EXTRACT
** begin **

5/8/17 Notes

CSC 433 -- 5/8/17

Review Questions

What does the attach function do?
Ans: It allows the columns of a dataframe to be used as unqualified variables (it "attaches" the columns to the work space). For example:
Use the detach function to detach the columns of the dataframe from the workspace. Always detach a dataframe when you are finished with it. Some programmers don't like the attach function. They say it makes R scripts harder to maintain.
Write a script that produces a plot showing the plotting symbols corresponding to 1, 2, ... , 19.

Show a plot that contains lines plotted with lty=1, ... , 6. Ans: Use this script:

# set up plot region first.
plot(0:21, 0:21, type="n") 

for (y in 1:20) {
  lines(c(1, 20), c(y, y), lty=y)
}

Give an example of an R nonatomic datatype.
Ans: list, dataframe.
What are attributes and how do you determine what they are for an R object? Ans:
Ans: Attributes are pieces of data that can be added to an object. For example:
List four ways of subsetting a vector, matrix, or data frame. Ans:
1. Use positive indices to tell which rows or columns to keep:
  v[c(2, 4, 5)] A[3, c(1, 3)]
2. Use negative indices to tell which rows or columns to omit:
  v[c(-1, -3)] A[-(1:10), -6]
3. Use a logical vector, where TRUE indicates which items to keep and FALSE indicates which items to omit:
  v[c(T, F, F, T, T)]
4. Use the $ operator to indicate by name which column to keep, for example kids$age.
  k$age

How do you delete a component from a list?
Ans: Set that component to NULL:

> car <- list(make="Volkswagon", 
+     model="Jetta", year=2011)
> car
$make
[1] "Volkswagon"

$model
[1] "Jetta"

$year
[1] 2011

> car$model <- NULL
> car
$make
[1] "Volkswagon"

** end **

SUPPLIED INFORMATION
** begin **

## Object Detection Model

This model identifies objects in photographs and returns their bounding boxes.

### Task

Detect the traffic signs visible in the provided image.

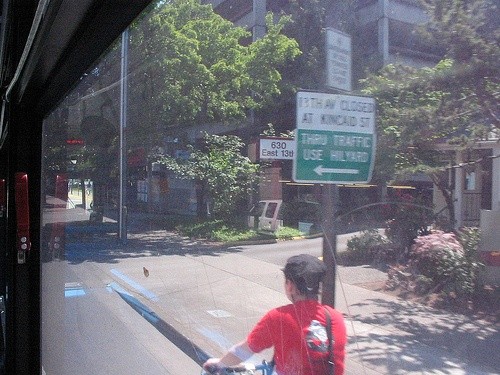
[290,86,377,186]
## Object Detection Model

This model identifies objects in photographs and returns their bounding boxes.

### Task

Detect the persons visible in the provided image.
[202,252,348,375]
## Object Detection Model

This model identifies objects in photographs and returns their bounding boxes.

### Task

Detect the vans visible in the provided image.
[248,199,286,233]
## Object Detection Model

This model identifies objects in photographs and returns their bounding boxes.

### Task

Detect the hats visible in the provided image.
[280,254,328,289]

** end **

AIM OF THE EXERCISE
Transcribe the R notes from "Ans: It allows" up to and including "c(y, y), lty=y)". The data above are separate from the R notes and form their own material.

TASK OUTPUT
Ans: It allows the columns of a dataframe to be used as unqualified variables (it "attaches" the columns to the work space). For example:
Use the detach function to detach the columns of the dataframe from the workspace. Always detach a dataframe when you are finished with it. Some programmers don't like the attach function. They say it makes R scripts harder to maintain.
Write a script that produces a plot showing the plotting symbols corresponding to 1, 2, ... , 19.

Show a plot that contains lines plotted with lty=1, ... , 6. Ans: Use this script:

# set up plot region first.
plot(0:21, 0:21, type="n") 

for (y in 1:20) {
  lines(c(1, 20), c(y, y), lty=y)